Tempering is a technique used in South Asian cooking to add extra flavour: spices and other ingredients, such as chilli, onion and curry leaves, are dry-roasted or fried at the start of cooking, or are cooked separately and added to a dish at the end. The traditional method is to cook the lentils with minimal ingredients and then temper; tempering first, however, is less fuss, and only one pan is needed. For a more luxurious version, temper twice, as we've done for this recipe.
Step 1 Photo: Alicia Taylor
Step 2 Photo: Alicia Taylor
Step 2: Add coconut milk Photo: Alicia Taylor
Step 3 Photo: Alicia Taylor

How to dial up your dhal

  • This dhal can be made with coconut oil, ghee, or both.
  • Dhal can be prepared with any lentil, with wildly different finished products (chana lentils, for example, result in quite a textured dhal). Cooking time and the amount of liquid needed will vary.
  • In Sri Lanka, dhal is usually just one in an array of dishes that make up a meal alongside curry, rice, mallung and sambols, so it's often simply flavoured. If you do want to ramp up the flavour, fennel, cumin or coriander seeds can be added to the temper.
  • This recipe can be thinned down with water or coconut milk according to taste; a thinner dhal with boiled eggs stirred through, and served with pol roti and pol sambol, makes a great breakfast dish.

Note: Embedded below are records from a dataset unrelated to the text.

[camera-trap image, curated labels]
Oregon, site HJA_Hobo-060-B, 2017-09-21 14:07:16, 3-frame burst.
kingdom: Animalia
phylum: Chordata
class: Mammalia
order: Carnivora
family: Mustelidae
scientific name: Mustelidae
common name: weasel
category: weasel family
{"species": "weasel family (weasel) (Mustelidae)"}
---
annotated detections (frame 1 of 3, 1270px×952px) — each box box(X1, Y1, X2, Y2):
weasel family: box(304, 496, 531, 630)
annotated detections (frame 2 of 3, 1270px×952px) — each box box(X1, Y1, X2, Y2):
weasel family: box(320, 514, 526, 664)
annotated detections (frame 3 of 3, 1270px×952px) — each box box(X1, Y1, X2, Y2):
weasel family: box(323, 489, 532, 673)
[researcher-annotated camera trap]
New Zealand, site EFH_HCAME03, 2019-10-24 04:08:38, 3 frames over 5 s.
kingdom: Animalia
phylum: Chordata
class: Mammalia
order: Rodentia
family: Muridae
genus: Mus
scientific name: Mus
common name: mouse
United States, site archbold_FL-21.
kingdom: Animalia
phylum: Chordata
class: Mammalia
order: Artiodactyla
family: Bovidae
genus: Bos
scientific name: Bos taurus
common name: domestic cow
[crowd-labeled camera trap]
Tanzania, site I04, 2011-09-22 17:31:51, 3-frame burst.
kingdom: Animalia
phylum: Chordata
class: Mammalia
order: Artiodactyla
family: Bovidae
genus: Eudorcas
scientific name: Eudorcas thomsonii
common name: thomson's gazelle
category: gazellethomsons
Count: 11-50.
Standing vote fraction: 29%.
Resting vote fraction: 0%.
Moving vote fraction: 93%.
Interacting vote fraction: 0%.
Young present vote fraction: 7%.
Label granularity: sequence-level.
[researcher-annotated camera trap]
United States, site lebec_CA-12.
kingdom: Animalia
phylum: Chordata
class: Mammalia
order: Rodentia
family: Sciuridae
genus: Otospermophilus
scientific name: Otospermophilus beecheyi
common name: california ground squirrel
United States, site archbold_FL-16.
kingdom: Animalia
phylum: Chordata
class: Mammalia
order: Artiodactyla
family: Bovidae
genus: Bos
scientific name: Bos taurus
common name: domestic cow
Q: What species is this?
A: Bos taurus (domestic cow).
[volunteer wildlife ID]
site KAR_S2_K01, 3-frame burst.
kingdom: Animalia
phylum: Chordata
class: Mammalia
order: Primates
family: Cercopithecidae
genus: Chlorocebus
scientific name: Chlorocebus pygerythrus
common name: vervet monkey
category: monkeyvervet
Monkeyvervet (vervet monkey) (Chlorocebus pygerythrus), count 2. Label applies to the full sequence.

  • 350 gm (2¾ cups) dried red split lentils, rinsed
  • 250 ml (1 cup) coconut milk
  • Steamed rice, to serve
First temper
  • 50 gm coconut oil
  • 1½ onions, diced
  • 2 garlic cloves, finely chopped
  • 10 gm ginger, finely chopped
  • 1 fresh curry leaf sprig, leaves picked
  • 1 tsp yellow mustard seeds
  • 1 tsp ground turmeric
  • 1 cinnamon quill
  • 1 pandan leaf (see note), cut into 3cm pieces
  • 1 lemongrass stalk, white part only, bruised
Second temper
  • 80 gm ghee
  • 1 small onion, thinly sliced
  • 1 large red chilli (seeds optional), thinly sliced
  • ¼ cup (loosely packed) fresh curry leaves
  • 1 tsp yellow mustard seeds


  • 1
    For first temper, heat oil in a wok over low heat until melted and starting to shimmer. Add onion, garlic, ginger and curry leaves and fry, stirring occasionally, until onion is soft (5-7 minutes). Add spices and stir until seeds start to pop and spices start to catch (1-2 minutes). Add pandan and lemongrass and stir to combine.
  • 2
    Add lentils, season to taste, and stir to coat. Add coconut milk with 750ml water and simmer, stirring occasionally, until lentils start to fall apart (10-15 minutes).
  • 3
    Meanwhile, for second temper, heat ghee in a separate wok or large saucepan over high heat until shimmering. Add remaining ingredients and stir-fry until onion is starting to caramelise (15-20 minutes). Stir temper through lentils, season to taste and serve with rice.


Fresh and frozen pandan leaves are available from select Asian supermarkets.